Scanning Near Field Optical Microscopy (SNOM)
For topographic characterization and near-field studies cellular samples were analysed using a TriA-SNOM
microscope (A.P.E. Research, Trieste, Italy), equipped with a flexure scanning stage with a maximum xyz
scan range of 100µm x 100µm x 10µm (high voltage mode), with a strain gauge sensors to provide an
absolute positioning of the probe. The TriA-SNOM set-up was provided with interchangeable laser sources,
coupled with a single optical fibre. In this work a laser wavelength of 473 nm was used because it was
optimal to emphasize the contrast of the sample treated with DAB (Gordon, 1988).
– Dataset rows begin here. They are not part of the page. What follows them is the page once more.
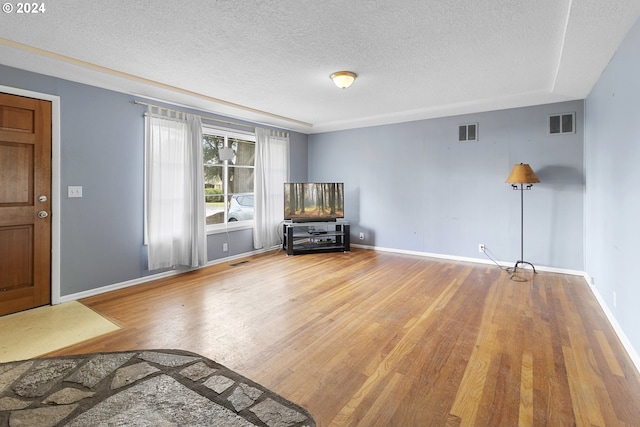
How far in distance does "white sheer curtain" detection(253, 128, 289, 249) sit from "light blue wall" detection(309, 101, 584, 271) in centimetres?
97

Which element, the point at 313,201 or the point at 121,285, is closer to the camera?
the point at 121,285

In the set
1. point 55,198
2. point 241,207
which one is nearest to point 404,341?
point 55,198

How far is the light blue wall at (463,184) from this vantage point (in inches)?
173

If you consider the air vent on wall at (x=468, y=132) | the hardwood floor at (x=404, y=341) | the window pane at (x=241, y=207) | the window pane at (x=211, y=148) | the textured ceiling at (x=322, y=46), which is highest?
the textured ceiling at (x=322, y=46)

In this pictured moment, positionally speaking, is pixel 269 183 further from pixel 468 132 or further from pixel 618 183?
pixel 618 183

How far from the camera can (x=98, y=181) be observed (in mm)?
3631

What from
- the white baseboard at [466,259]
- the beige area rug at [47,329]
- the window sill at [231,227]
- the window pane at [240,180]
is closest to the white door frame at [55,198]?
the beige area rug at [47,329]

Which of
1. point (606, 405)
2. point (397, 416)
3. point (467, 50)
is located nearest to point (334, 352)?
point (397, 416)

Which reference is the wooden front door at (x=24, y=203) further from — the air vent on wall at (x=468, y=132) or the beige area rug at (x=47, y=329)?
the air vent on wall at (x=468, y=132)

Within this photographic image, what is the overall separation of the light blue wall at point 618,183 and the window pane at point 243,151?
4732mm

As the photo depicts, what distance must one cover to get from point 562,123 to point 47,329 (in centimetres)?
632

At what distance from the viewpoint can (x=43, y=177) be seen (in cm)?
325

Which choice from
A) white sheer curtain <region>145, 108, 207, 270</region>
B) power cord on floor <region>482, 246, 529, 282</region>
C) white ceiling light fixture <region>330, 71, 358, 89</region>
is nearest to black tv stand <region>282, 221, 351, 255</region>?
white sheer curtain <region>145, 108, 207, 270</region>

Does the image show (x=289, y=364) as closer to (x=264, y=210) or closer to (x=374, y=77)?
(x=374, y=77)
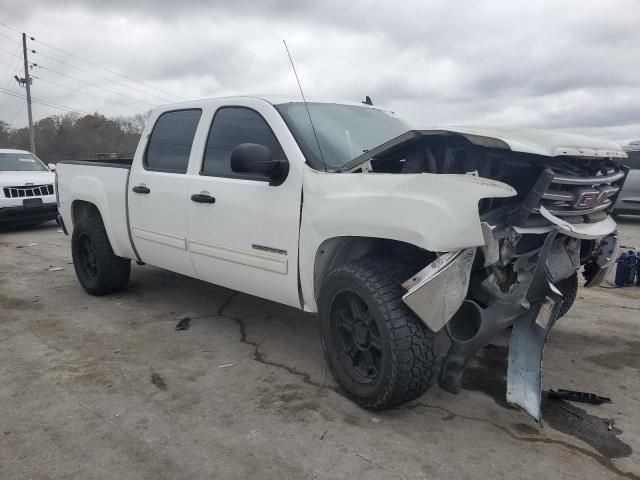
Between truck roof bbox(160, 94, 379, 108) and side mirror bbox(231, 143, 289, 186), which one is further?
truck roof bbox(160, 94, 379, 108)

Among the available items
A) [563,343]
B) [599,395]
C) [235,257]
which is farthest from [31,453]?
[563,343]

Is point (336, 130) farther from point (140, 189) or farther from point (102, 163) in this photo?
point (102, 163)

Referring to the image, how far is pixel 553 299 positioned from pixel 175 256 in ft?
9.45

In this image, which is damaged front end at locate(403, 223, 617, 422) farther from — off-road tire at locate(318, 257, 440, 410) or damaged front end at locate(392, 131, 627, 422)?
off-road tire at locate(318, 257, 440, 410)

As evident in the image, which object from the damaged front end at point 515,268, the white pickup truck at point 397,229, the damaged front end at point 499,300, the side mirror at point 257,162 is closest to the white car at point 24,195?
the white pickup truck at point 397,229

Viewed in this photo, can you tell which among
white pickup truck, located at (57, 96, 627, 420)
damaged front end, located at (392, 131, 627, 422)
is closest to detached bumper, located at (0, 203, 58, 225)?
white pickup truck, located at (57, 96, 627, 420)

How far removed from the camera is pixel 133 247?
502 centimetres

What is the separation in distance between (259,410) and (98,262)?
9.93 feet

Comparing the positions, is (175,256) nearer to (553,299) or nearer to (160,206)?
(160,206)

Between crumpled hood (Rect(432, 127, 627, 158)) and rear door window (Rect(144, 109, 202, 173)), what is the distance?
2333mm

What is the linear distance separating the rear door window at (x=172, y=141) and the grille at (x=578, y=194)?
2.73 meters

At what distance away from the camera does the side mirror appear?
3.25 meters

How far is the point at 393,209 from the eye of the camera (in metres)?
2.82

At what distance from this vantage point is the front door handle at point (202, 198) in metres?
3.96
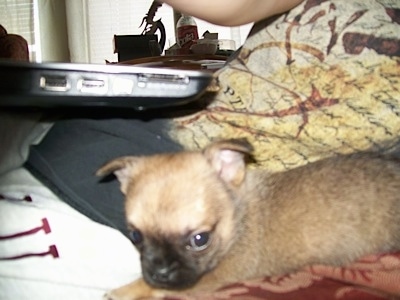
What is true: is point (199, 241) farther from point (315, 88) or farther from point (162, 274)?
point (315, 88)

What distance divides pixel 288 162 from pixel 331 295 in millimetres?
507

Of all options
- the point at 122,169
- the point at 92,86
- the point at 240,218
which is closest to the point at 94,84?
the point at 92,86

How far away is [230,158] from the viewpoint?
1.56 m

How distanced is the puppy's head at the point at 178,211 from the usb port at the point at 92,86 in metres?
0.26

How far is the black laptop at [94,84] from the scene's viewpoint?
43.3 inches

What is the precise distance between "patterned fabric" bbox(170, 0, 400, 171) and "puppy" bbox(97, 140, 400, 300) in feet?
0.23

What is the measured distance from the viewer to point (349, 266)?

SNOM optical reflection
and optical transmission signals were acquired simultaneously together with topography and detected with
two photomultipliers (type R74000, Hamamatsu Photonics Italia S.r.l., Milano, Italy) with narrow band-pass
interference filters at 473nm wavelength (full width-half maximum = 10nm ± 2nm). SNOM probe was an
aluminium-coated tapered pulled optical fiber with a tip aperture of 50 nm (Lovalite, Troyes, France).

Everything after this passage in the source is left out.